EXERCISE DESCRIPTION -
In the records below, copy word for word everything from the line containing "furthest from the point at 535,78 — which of" down to the line containing "3. (3) the moss clump at [1000,99]", including both of those lines.
## START
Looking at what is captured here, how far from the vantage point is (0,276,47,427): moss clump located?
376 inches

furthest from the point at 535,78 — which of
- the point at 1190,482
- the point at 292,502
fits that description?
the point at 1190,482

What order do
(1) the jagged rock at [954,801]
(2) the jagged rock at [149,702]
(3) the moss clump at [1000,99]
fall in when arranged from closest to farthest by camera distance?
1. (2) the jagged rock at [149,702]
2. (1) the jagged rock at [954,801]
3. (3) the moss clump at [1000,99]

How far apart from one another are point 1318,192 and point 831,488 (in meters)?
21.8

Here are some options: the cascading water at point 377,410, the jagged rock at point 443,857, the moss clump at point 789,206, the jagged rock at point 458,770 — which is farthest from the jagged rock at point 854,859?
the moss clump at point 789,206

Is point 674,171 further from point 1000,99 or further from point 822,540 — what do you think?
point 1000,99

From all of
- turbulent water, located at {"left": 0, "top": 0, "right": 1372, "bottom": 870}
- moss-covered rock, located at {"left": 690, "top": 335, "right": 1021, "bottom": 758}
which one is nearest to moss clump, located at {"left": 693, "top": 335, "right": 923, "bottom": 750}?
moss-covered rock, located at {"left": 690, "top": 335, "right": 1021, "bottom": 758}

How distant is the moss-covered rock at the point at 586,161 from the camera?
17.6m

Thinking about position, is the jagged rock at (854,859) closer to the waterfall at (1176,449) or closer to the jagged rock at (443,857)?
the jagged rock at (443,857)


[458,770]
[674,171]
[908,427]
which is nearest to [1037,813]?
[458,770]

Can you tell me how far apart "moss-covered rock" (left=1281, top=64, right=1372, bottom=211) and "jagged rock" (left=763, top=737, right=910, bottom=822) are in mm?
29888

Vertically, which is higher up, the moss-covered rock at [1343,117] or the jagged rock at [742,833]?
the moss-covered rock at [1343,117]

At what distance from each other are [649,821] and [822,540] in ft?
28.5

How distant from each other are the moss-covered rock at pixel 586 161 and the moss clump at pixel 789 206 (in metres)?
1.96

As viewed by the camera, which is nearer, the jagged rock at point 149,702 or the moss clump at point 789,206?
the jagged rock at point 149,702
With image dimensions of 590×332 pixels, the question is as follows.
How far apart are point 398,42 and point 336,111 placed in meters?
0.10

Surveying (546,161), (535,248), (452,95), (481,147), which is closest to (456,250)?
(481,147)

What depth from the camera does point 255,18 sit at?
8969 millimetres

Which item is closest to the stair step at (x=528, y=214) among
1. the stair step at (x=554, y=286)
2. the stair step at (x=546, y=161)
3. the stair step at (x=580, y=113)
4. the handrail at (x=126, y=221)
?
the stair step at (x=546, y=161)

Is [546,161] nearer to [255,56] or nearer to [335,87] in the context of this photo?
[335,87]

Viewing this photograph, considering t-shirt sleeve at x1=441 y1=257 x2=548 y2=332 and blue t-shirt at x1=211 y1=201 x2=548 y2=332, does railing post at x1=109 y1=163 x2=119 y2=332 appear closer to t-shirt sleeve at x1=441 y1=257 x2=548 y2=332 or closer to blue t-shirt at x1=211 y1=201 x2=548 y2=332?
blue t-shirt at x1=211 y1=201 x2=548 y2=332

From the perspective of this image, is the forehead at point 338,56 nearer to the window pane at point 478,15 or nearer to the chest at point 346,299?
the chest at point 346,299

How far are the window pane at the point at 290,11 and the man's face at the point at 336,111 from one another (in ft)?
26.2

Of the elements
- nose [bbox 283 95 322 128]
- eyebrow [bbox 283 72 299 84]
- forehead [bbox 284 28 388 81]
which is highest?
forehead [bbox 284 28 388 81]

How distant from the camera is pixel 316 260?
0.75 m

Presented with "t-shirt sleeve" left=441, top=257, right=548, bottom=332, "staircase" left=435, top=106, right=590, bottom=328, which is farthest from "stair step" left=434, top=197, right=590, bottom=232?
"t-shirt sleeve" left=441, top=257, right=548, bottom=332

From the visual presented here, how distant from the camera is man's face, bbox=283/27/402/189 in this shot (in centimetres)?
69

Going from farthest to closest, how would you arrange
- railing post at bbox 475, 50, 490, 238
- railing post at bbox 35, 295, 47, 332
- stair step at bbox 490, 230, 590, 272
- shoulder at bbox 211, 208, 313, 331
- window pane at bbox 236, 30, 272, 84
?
## END
WORKED SOLUTION -
furthest from the point at 535,78 — which of
- the point at 1190,482
- the point at 292,502
fits that description?
the point at 1190,482

What order do
(1) the jagged rock at [954,801]
(2) the jagged rock at [149,702]
(3) the moss clump at [1000,99]
fall in when arranged from closest to farthest by camera distance?
1. (2) the jagged rock at [149,702]
2. (1) the jagged rock at [954,801]
3. (3) the moss clump at [1000,99]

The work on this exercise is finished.